I had just added the last piece of broccoli to my mountain of washed produce when my Portuguese teacher arrived for my hour of language tuition. She is a patient teacher and does her best to maintain a straight face as we all get to grips with her mother-tongue. I do my best to distract her from the text book by asking her about the people and culture of Angola. Once we ve exhausted that subject I distract her further by asking her about her mobile phone cover or from where she bought her shoes/earrings/top/pen/car. With practice I can shrink the actual Portuguese bit down to around 10 minutes. On very rare occasions I ve even managed to distract her for an entire hour, therefore not speaking a single word of portuguese. Of course this is a pointless exercise as learning this language would actually be a huge benefit. It just makes my brain ache when I try to recall things like the definite and indefinite object pronouns – I don’t even know what these are in English! I really must try harder – I ll add it to my list of New Year resolutions along with drinking more water and being nicer to my husband.
As I type this I can hear the local nightclub firing up its speakers ready for a night of ‘duff, duff, duff, duff’. The real racket will start in the next hour or so and continue until 5 or 6 in the morning. Sometimes the base is so loud that the pictures on the walls rattle and the glasses move around in the cupboards. Luckily, the air conditioning in our bedroom is old and noisy which helps to drown out the words and some of the base. Sometimes I lie in bed listening to the beat through my pillow and fantasising about hijacking a big yellow JCB from the area next to the club and driving it onto the dance floor and over the speakers.
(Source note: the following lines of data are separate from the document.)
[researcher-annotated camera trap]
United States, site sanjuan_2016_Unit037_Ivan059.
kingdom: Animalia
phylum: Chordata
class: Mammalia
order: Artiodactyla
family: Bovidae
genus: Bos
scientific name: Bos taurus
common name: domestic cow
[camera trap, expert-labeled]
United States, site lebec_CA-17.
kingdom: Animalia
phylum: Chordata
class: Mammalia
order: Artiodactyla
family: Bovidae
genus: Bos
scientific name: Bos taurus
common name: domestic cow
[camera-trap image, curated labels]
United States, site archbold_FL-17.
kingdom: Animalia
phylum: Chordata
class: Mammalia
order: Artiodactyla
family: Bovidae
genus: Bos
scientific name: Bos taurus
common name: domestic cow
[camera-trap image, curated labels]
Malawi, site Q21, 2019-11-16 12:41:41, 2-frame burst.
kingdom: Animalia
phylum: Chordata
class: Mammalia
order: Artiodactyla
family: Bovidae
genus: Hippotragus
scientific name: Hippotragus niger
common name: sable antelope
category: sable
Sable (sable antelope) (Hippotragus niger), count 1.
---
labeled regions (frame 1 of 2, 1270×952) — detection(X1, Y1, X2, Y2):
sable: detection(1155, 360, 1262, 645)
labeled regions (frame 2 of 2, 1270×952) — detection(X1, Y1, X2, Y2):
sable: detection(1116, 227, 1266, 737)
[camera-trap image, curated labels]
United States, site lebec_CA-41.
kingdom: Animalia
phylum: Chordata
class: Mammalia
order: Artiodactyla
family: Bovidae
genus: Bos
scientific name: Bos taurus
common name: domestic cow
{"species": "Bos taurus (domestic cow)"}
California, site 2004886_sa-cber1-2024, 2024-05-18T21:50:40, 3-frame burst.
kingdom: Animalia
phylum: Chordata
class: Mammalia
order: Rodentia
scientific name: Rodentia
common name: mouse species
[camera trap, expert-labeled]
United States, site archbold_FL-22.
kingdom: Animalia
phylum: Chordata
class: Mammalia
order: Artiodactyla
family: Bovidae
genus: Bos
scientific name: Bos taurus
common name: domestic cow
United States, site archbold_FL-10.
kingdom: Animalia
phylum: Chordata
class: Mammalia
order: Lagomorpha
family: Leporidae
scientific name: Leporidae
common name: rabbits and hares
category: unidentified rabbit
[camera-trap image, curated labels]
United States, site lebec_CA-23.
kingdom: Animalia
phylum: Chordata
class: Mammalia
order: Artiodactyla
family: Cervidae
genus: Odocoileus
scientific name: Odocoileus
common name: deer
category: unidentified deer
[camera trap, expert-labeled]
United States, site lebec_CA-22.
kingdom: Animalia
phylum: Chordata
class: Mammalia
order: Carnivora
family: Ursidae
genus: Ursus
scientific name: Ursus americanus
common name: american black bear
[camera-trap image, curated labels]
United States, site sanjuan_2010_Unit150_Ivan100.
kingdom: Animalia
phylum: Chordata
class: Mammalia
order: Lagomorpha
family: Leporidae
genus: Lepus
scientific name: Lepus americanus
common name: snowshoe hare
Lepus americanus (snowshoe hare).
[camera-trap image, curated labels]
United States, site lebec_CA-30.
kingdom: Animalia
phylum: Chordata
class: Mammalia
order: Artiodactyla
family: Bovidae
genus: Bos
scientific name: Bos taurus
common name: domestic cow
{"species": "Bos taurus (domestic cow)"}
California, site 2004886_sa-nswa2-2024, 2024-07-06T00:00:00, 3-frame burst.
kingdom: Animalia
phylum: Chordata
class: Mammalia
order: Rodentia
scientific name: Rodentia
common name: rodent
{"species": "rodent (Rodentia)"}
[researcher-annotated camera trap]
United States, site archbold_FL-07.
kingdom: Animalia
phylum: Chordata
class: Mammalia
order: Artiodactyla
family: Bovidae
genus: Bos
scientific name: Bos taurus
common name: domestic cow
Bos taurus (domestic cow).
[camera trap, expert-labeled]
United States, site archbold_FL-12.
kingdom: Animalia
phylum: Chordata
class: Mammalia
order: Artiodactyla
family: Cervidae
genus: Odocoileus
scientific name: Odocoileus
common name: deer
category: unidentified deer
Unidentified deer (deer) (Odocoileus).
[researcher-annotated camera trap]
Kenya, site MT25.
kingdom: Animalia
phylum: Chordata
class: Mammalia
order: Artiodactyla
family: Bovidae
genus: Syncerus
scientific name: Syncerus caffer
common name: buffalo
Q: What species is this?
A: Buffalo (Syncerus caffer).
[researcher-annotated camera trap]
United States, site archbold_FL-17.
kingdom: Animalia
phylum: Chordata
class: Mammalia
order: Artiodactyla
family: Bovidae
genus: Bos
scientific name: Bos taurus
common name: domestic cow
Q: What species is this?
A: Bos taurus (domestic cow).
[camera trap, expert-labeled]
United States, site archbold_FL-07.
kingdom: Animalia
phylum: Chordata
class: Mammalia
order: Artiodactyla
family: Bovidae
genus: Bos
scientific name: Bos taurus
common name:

Loud music isn’t exclusive to this particular nightclub but is enjoyed by Angolans everywhere. From weddings to children’s parties, all the locals seem determined to make themselves and their neighbours stone deaf before they’re 40. After a children’s party once, my daughter told me that she could feel the beat from the Disney tunes ‘in her chest’. I should consider putting ear defenders on my Christmas list. Not only do I really enjoy getting into bed every night (it NEVER gets boring), I also really enjoy silence. With three small children, silence is a luxury and something that seems particularly rare in Angola.
On that note, I better get into my R.E.M stage before they crank up the decibels. Good night Mum.